**Problem requirements:**
For every line below, output the text exactly and leave out images.

━━━

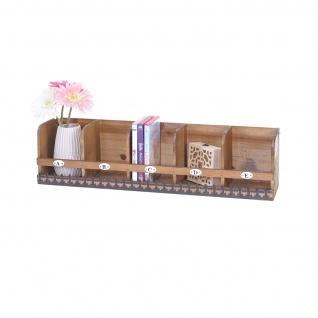 Wandregal HWC-A43, Hängeregal Regal, Tanne Holz massiv Vintage Shabby-Look 71x18x16cm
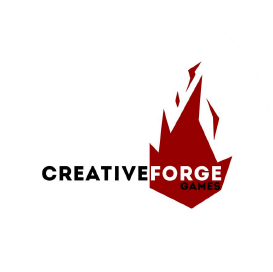 Logo of the CreativeForge Games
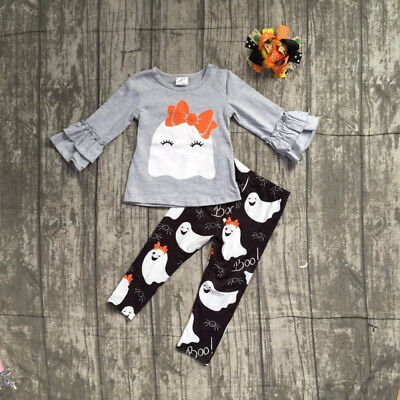 Cute Ghost Halloween Baby Girls 2 PCS Outfit  Sizes 0-4T (Free Shipping)
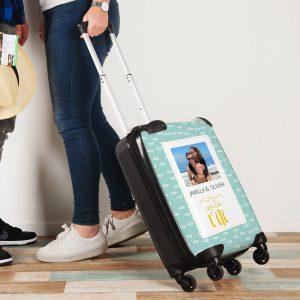 valise-cabine-personnalisee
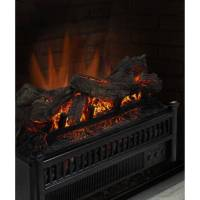 Electric Fireplace Logs Insert Crackling Heater With ...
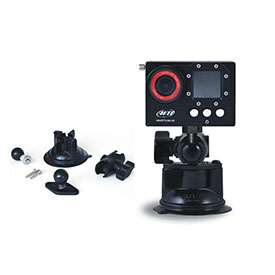 RAM Suction Cup Mount SmartyCam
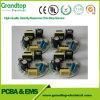 Serviço do Turnkey do conjunto PCBA dos componentes de SMT
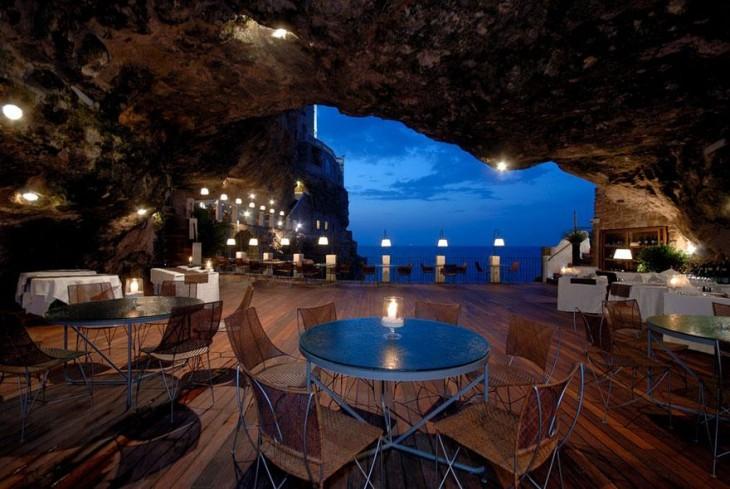 hotel-ristorante-grotta-palazzese-italia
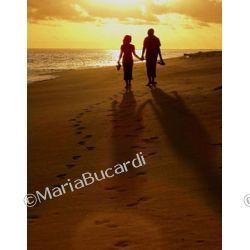 EMAIL - Przepowiednia partnerska - jasnowidzenie - przyszłość związku i miłości - na 1 rok
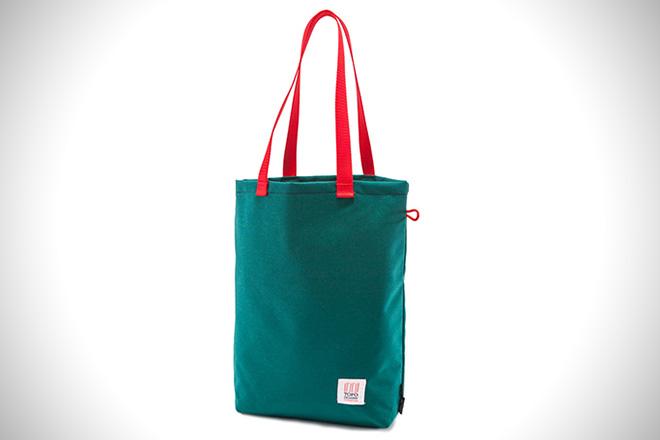 Topo Designs Tote Bag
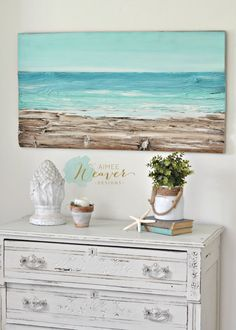 Capri Ocean beach painting made-to-order by aimeeweaver on Etsy Beach Cottage Style, Coastal Cottage, Coastal Style, Beach House Decor, Coastal Decor, Beach Condo, Wood Artwork, Beach Artwork, Painting On Wood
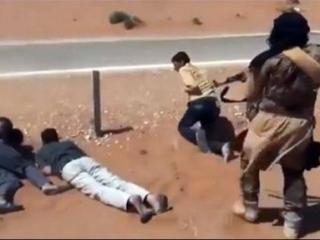 Массовое убийство людей стало визитной карточкой «Исламского государства»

━━━

**Result:**
 Wandregal HWC-A43, Hängeregal Regal, Tanne Holz massiv Vintage Shabby-Look 71x18x16cm
 Logo of the CreativeForge Games
 Cute Ghost Halloween Baby Girls 2 PCS Outfit  Sizes 0-4T (Free Shipping)
 valise-cabine-personnalisee
 Electric Fireplace Logs Insert Crackling Heater With ...
 RAM Suction Cup Mount SmartyCam
 Serviço do Turnkey do conjunto PCBA dos componentes de SMT
 hotel-ristorante-grotta-palazzese-italia
 EMAIL - Przepowiednia partnerska - jasnowidzenie - przyszłość związku i miłości - na 1 rok
 Topo Designs Tote Bag
 Capri Ocean beach painting made-to-order by aimeeweaver on Etsy Beach Cottage Style, Coastal Cottage, Coastal Style, Beach House Decor, Coastal Decor, Beach Condo, Wood Artwork, Beach Artwork, Painting On Wood
 Массовое убийство людей стало визитной карточкой «Исламского государства»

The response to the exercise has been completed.